#### Set problem:
Please repeat everything from the line containing "Within this photo" down to the end of the data, swapping "nearer" for "closer" and leaving all else unchanged.

[Spatial reasoning dataset excerpts]
※ ※ ※

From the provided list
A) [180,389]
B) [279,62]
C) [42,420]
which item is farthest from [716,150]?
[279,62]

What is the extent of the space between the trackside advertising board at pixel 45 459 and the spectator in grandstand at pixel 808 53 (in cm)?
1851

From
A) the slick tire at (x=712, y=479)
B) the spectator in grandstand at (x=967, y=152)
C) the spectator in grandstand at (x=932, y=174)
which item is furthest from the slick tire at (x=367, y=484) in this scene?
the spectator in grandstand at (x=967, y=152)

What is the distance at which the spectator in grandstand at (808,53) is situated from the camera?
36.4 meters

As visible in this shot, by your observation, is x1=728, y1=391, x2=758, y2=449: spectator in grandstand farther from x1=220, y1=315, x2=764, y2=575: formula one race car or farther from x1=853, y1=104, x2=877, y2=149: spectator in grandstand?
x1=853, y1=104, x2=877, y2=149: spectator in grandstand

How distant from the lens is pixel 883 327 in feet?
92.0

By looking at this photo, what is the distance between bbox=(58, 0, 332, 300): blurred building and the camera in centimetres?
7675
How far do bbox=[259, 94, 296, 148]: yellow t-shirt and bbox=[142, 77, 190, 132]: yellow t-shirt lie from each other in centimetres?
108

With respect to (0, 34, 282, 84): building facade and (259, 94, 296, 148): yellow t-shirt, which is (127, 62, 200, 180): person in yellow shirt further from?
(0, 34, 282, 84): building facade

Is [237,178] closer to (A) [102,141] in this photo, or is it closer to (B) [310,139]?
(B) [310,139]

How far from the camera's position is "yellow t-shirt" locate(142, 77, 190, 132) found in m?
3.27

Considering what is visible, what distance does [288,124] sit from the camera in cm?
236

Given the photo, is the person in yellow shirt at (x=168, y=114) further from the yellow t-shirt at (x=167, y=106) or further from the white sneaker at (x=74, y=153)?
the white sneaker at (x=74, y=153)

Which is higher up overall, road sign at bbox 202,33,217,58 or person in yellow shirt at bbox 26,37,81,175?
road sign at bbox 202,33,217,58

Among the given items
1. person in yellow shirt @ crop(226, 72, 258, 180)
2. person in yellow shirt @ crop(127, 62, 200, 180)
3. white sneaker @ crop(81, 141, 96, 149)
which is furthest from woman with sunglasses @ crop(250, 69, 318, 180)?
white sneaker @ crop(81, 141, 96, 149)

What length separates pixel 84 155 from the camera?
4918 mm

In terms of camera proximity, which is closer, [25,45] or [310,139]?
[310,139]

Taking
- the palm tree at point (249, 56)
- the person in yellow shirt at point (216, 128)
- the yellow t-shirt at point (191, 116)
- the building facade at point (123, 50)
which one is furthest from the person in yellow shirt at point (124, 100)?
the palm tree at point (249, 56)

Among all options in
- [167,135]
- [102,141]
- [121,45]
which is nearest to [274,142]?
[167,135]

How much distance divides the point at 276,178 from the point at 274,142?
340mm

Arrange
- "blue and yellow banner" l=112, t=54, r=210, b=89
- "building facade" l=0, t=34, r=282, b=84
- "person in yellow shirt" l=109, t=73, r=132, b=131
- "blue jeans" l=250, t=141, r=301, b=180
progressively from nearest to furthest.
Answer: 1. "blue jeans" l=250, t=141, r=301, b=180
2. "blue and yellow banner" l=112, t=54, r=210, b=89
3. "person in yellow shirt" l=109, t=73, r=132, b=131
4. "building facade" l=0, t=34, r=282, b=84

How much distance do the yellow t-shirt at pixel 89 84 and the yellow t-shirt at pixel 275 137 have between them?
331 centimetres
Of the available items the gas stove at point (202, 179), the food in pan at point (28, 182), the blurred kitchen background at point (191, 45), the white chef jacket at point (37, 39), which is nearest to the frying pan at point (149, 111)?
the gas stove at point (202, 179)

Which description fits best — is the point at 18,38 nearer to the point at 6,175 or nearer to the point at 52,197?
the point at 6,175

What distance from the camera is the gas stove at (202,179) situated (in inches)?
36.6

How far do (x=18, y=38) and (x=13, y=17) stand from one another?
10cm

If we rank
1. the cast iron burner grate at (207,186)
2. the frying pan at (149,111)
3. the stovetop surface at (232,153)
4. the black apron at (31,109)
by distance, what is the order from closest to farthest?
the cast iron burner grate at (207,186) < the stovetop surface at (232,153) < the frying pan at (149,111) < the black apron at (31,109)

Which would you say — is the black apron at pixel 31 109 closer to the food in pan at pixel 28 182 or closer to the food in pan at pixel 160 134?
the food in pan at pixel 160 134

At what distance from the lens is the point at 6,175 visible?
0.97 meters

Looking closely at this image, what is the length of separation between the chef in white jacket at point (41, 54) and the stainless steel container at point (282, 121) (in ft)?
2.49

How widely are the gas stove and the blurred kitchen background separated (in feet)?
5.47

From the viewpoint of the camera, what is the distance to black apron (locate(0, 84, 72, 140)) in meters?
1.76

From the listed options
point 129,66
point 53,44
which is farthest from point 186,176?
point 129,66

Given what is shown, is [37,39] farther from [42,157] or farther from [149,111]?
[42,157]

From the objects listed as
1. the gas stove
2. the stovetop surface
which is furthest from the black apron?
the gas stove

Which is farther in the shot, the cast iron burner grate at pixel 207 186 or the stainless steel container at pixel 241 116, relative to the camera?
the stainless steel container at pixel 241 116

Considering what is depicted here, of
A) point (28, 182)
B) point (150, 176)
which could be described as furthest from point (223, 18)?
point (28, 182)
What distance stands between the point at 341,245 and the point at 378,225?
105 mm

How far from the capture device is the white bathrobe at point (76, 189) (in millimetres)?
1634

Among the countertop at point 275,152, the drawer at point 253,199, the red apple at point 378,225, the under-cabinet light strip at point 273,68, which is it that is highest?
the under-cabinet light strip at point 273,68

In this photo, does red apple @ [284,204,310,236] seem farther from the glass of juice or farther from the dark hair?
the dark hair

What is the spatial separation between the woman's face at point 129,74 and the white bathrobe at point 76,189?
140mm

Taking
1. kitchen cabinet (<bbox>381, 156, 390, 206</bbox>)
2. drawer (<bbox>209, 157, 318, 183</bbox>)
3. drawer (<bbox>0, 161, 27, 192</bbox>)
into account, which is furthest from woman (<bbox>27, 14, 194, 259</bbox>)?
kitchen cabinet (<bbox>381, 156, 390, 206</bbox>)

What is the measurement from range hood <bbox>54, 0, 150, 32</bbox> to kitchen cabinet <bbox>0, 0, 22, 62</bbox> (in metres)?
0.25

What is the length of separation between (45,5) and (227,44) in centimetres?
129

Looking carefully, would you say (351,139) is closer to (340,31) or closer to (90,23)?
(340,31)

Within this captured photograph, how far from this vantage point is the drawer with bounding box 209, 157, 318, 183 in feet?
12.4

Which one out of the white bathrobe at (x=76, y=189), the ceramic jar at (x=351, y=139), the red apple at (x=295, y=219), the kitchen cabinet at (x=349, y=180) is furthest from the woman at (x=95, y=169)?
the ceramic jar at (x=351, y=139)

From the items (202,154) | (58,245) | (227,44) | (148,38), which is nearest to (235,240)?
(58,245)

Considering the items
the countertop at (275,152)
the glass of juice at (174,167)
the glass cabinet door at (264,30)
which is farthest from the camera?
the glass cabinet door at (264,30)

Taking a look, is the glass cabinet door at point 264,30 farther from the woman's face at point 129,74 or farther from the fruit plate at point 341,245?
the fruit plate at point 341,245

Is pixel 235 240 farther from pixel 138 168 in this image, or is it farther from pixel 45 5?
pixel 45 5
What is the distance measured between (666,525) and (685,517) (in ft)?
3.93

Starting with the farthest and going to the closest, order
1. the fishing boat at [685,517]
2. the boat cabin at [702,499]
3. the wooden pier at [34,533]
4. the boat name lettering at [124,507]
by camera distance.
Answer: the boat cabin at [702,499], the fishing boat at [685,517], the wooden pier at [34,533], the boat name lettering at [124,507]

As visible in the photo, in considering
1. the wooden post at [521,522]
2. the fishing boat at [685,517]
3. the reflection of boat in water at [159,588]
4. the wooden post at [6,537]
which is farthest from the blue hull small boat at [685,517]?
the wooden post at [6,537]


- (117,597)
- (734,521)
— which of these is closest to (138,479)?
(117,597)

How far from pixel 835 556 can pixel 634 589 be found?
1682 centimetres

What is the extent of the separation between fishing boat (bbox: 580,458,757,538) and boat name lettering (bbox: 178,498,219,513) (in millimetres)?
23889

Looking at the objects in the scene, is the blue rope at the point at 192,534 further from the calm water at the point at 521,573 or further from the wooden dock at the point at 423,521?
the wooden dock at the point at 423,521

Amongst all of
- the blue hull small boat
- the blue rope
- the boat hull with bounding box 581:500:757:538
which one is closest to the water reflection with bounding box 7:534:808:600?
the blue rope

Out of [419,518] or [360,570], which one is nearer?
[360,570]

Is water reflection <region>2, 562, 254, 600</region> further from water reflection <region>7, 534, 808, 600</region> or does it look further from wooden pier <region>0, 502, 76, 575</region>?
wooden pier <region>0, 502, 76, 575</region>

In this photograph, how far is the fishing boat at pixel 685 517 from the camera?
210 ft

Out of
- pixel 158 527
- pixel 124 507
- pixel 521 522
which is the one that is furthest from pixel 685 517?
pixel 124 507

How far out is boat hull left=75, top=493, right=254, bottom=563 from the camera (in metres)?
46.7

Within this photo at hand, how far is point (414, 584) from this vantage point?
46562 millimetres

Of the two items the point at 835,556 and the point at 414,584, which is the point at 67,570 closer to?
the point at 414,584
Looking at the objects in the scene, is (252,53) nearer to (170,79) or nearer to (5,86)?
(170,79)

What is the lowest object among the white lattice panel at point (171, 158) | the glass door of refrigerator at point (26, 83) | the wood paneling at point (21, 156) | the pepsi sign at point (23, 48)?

※ ※ ※

#### Solved exercise:
Within this photo at hand, how far is point (414, 584) from this vantage point?
46562 millimetres

Of the two items the point at 835,556 and the point at 414,584, which is the point at 67,570 closer to?
the point at 414,584
Looking at the objects in the scene, is (252,53) closer to (170,79) or closer to (5,86)?
(170,79)

What is the lowest object among the white lattice panel at point (171, 158) | the glass door of refrigerator at point (26, 83) | the wood paneling at point (21, 156) | the pepsi sign at point (23, 48)?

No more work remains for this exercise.